- Excellent breeding system
- Fun mechanics
- Lots to unlock
- Unlock progression scaling
- Short game play
- Not many avenues for income
AquaCulture Land is the new Simulation fishing adventure on Steam now for $9.99. You’ll breed fish, maint the habitats they live in, and do everything a successful fish farm requires to flourish your business. You visit their Steam store page at https://store.steampowered.com/app/858630/Aquaculture_Land/.
Graphics and Styling
The styling choice in AquaCulture Land is a new age style pixel art. Bright colors, clean lines, and overall vibrant styling are all present characteristics of the styling.

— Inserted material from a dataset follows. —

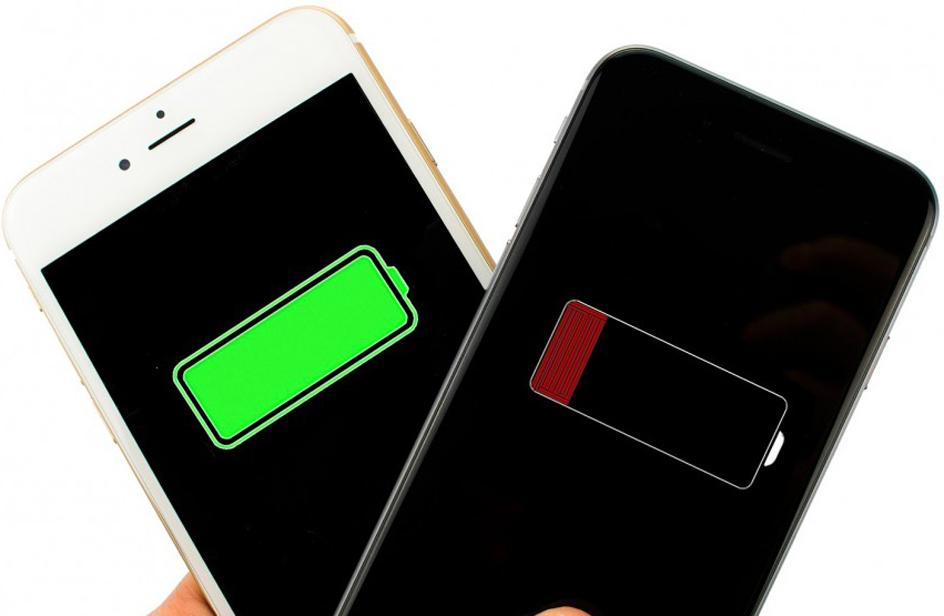 Неправильный процент заряда на iPhone - service-iphone.ru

The overall design works very well for the intended purpose of the game. It looks good enough to be enjoyable but isn’t overbearing, causing to much clutter and confusion. Even when you have your entire farm filled with ponds and attractions, the simple design still allows you to know what is going on with every pond.
AquaCulture Land Gameplay
The gameplay is AquaCulture Land revolves around creating, maintaining, and keeping your fish ponds in working order. The game begins as most sims do, given a desolate plot of land, your task is to breathe life into the property.

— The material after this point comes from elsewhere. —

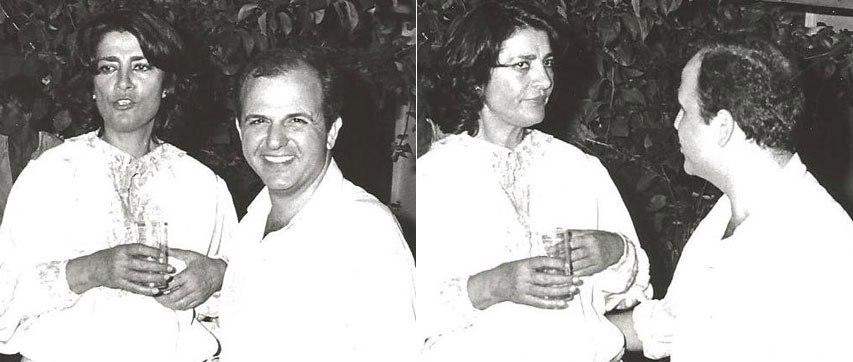 Ειρήνη Παπά, Νίκος Μουρατίδης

The main attraction in AquaCulture Land is breeding fish, on contracts, and selling them for profit. Each contract specifies a breed of fish and a specific amount. Once completed, you can turn in your contracts to collect the bounty. This aspect of the game was straight forward. As you advance further and turn in more contracts, you unlock more breeds and higher-level contracts. While the system works and does what it should, it got old rather quick. I would have loved to see more options for income generation other than the contracts and fish ponds.

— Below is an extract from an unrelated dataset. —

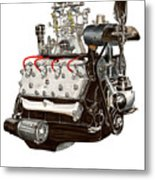 Flat Head V 8 Engine Metal Print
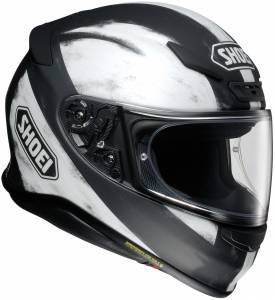 Shoei - Shoei RF-1200 Brawn - Image 1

The progression in AquaCulter Land was probably my biggest issue with the game. As you turn in contracts and gain experience, and you gain access to more tools and better equipment. Each of these upgrades provides a different purpose, whether it be more efficient aeration, better water filtering, or higher power generation. That in itself was a great feature, and I enjoyed unlocking new tools. However, the issue is the rate at which upgrades scale to the rest of your farm.
After around 3 hours of game time, I had a massive spawling fish farm, which was raking in millions of dollars. I had maxed out fish breeding, and I’ll talk more about this soon. I had millions of dollars in reserve, my fish farms where all completely self-sustained and had perfect stats. However, I still had many levels to gain to unlock everything. So my issue is that I was able to max out my farm have perfectly balanced ponds where all my fish were happy, basically making grinding for further upgrades a bit irrelevant. Personally, I would have loved to see the earlier equipment nerfed, making the further unlocks required and perhaps making giant spawling farms a bit harder to achieve.
On the flip side, I love the addition of fish breeding and customization. Throughout the game, you get breeding points that can be used towards breeding fish and increasing their base stats. Doing so allows you to create “new breeds” of fish that do everything from increasing yield, increasing profit per fish, and faster growing times. This allowed for a ton of customization and how your farm runs. Since points are somewhat challenging to get, it drove us into hyper-specialization into certain breeds of fish. I loved this and thought it added a ton of depth to the game.
One final thing I wanted to touch on that I only briefly mentioned before was the ability to create fishing ponds. While the main attraction and money generation in the game is breeding and selling fish. You also can dedicate some ponds to fishing ponds where visitors can visit and pay you money to fish. This allowed you to turn your fish farm into a tourist attraction and earn money via another channel. You unlock the ability to convert farms into ponds later and can only convert a couple to start, but as you progress, you unlock the ability to convert more and more farms to ponds.
AquaCulture Land is a game that anybody who enjoys sim games is sure to love. Currently, there isn’t a ton of content in the game, and I expect most people can get five to ten hours of gameplay. Some of this can be alleviated, I feel, by the developers hampering early game progression and making unlocks more valuable. The game is early access, so I’m sure more features are coming. Pricing wise at just under $10 the game is a good fit for the amount of current in-game content. If you are a fan of casual sim games, I would definitely recommend adding this game to your Steam library.